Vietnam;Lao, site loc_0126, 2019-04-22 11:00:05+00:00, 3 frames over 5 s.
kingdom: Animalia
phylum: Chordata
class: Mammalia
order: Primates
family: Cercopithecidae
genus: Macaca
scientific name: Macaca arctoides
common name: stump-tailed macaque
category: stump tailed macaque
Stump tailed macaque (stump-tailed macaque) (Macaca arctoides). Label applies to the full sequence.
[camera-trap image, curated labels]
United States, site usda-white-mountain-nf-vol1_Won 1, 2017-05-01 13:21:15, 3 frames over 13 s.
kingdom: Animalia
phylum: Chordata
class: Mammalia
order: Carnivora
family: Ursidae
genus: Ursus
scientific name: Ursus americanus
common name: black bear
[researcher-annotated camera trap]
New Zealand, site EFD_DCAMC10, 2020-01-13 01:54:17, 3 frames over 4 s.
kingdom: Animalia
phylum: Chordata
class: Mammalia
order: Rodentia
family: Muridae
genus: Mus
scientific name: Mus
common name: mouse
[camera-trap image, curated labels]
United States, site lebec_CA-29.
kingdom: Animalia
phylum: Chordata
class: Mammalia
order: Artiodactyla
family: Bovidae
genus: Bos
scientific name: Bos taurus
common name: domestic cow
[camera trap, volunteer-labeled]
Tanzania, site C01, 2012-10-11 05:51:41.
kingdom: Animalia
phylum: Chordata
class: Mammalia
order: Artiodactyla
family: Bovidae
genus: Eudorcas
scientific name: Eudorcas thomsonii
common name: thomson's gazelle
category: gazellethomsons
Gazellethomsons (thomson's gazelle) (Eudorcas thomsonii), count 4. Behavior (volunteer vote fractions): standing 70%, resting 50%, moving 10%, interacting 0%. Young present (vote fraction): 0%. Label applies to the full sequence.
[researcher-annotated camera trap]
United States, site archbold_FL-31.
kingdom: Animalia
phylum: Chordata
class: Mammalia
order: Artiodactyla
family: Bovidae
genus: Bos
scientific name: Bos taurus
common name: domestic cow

------------------------------------------------------------

PROBLEM DETAILS – The entries above must be returned in full, exactly as shown.

REPLY –
Vietnam;Lao, site loc_0126, 2019-04-22 11:00:05+00:00, 3 frames over 5 s.
kingdom: Animalia
phylum: Chordata
class: Mammalia
order: Primates
family: Cercopithecidae
genus: Macaca
scientific name: Macaca arctoides
common name: stump-tailed macaque
category: stump tailed macaque
Stump tailed macaque (stump-tailed macaque) (Macaca arctoides). Label applies to the full sequence.
[camera-trap image, curated labels]
United States, site usda-white-mountain-nf-vol1_Won 1, 2017-05-01 13:21:15, 3 frames over 13 s.
kingdom: Animalia
phylum: Chordata
class: Mammalia
order: Carnivora
family: Ursidae
genus: Ursus
scientific name: Ursus americanus
common name: black bear
[researcher-annotated camera trap]
New Zealand, site EFD_DCAMC10, 2020-01-13 01:54:17, 3 frames over 4 s.
kingdom: Animalia
phylum: Chordata
class: Mammalia
order: Rodentia
family: Muridae
genus: Mus
scientific name: Mus
common name: mouse
[camera-trap image, curated labels]
United States, site lebec_CA-29.
kingdom: Animalia
phylum: Chordata
class: Mammalia
order: Artiodactyla
family: Bovidae
genus: Bos
scientific name: Bos taurus
common name: domestic cow
[camera trap, volunteer-labeled]
Tanzania, site C01, 2012-10-11 05:51:41.
kingdom: Animalia
phylum: Chordata
class: Mammalia
order: Artiodactyla
family: Bovidae
genus: Eudorcas
scientific name: Eudorcas thomsonii
common name: thomson's gazelle
category: gazellethomsons
Gazellethomsons (thomson's gazelle) (Eudorcas thomsonii), count 4. Behavior (volunteer vote fractions): standing 70%, resting 50%, moving 10%, interacting 0%. Young present (vote fraction): 0%. Label applies to the full sequence.
[researcher-annotated camera trap]
United States, site archbold_FL-31.
kingdom: Animalia
phylum: Chordata
class: Mammalia
order: Artiodactyla
family: Bovidae
genus: Bos
scientific name: Bos taurus
common name: domestic cow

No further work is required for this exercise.